- _Excerpt to read_:
————

I mean, that's the argumentation. I think that scenario is also real for not as many ago the [inaudible 00:11:47] pot and I think it's really cool that [inaudible 00:11:49] there is doing that because it takes courage to actually trust your hiring process because if you have a hire base then you really need the sales reps to perform. Whereas if you have a low base with a high compensation, it's low risk, high reward for the company to have the person on board. But that tied to the hiring I think still differs a little bit.

Linnea (12:13):

For sure. We've established that there's some core soft skills that will be important in almost all sales positions. There's something around, I mean, I want to link this bonus almost to culture in the team, how you drive that and that will be suitable for different people. But then I mean, you've also touched on the background aspect. If I'm a hiring manager, hiring a sales team, what should go into the need to have lists on their background?

Sofia (12:49):

I would be pretty hard saying basically nothing. By saying that, I do not say that experience from the past do not matter. It matters a lot and this is something that I really like trying to get my head around. What are secret formula in terms of background and what you've done before and what behaviors have you actually practiced besides your natural tendencies and potential.

————

- _Recorded information_:
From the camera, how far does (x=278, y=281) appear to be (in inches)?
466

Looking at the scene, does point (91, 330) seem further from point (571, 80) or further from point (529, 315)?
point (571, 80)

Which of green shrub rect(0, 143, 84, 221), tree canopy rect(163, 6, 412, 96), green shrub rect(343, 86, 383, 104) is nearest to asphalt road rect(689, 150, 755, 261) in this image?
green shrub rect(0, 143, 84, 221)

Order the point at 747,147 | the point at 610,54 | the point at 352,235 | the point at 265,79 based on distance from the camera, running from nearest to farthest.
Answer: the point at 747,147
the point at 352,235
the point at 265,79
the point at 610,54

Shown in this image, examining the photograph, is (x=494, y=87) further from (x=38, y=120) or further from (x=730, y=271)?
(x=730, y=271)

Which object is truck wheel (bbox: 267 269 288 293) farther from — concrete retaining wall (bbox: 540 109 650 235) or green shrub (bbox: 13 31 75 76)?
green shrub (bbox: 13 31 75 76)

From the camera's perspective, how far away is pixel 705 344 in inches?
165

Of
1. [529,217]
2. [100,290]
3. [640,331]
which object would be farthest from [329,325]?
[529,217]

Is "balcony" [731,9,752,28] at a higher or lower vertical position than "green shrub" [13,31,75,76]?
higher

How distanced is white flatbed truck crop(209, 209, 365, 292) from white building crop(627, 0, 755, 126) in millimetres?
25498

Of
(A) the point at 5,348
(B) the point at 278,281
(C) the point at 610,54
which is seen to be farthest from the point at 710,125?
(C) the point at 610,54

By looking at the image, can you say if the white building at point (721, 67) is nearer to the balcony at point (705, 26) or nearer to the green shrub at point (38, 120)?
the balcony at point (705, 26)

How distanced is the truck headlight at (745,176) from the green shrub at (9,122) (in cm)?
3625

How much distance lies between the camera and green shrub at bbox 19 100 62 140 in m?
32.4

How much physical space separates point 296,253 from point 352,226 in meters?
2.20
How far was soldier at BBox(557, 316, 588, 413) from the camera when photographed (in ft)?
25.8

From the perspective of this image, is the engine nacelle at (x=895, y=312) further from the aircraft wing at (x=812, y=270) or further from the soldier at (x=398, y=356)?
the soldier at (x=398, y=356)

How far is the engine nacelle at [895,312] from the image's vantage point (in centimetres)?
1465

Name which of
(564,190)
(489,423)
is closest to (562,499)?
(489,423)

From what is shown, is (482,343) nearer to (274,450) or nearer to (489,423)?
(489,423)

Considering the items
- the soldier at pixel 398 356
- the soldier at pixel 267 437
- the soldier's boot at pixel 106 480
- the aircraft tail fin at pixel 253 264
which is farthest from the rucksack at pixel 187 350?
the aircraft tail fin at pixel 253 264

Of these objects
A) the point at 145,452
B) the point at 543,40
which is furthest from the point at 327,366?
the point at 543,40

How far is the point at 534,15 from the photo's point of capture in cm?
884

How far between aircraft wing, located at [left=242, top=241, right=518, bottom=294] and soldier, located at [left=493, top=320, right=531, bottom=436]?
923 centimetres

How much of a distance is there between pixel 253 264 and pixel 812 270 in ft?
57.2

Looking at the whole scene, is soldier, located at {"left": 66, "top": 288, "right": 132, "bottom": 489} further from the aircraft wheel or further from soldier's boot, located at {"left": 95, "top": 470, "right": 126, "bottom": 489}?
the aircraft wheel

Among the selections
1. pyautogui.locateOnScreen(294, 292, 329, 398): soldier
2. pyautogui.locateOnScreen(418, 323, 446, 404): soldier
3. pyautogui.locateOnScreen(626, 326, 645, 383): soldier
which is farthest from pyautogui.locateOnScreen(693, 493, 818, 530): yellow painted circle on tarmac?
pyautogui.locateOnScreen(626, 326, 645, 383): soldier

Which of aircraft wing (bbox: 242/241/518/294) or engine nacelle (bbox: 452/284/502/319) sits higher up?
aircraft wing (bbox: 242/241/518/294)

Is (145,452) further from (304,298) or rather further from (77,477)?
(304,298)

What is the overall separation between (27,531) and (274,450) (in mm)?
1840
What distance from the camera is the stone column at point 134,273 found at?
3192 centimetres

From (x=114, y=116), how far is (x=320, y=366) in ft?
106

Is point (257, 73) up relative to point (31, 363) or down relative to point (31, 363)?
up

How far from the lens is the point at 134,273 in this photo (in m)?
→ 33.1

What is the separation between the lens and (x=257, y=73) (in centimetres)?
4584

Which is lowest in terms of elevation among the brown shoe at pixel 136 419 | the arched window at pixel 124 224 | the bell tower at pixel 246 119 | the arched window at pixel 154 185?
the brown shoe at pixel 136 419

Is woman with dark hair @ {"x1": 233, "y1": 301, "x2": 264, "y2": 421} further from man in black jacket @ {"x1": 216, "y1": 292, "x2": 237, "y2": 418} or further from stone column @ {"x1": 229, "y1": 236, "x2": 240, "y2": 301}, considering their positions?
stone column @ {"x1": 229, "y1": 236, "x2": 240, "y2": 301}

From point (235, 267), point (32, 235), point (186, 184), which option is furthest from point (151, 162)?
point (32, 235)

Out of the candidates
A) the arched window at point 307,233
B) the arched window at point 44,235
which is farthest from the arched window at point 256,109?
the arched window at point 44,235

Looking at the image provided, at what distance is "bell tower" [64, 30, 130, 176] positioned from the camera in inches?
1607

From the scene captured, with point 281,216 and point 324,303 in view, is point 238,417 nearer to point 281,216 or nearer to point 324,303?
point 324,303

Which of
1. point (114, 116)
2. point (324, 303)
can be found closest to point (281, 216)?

————

- _Work required_: Can you quote the sales hiring interview word for word, covering the stretch from "For sure. We've" through "on their background?"?

- _Worked solution_:
For sure. We've established that there's some core soft skills that will be important in almost all sales positions. There's something around, I mean, I want to link this bonus almost to culture in the team, how you drive that and that will be suitable for different people. But then I mean, you've also touched on the background aspect. If I'm a hiring manager, hiring a sales team, what should go into the need to have lists on their background?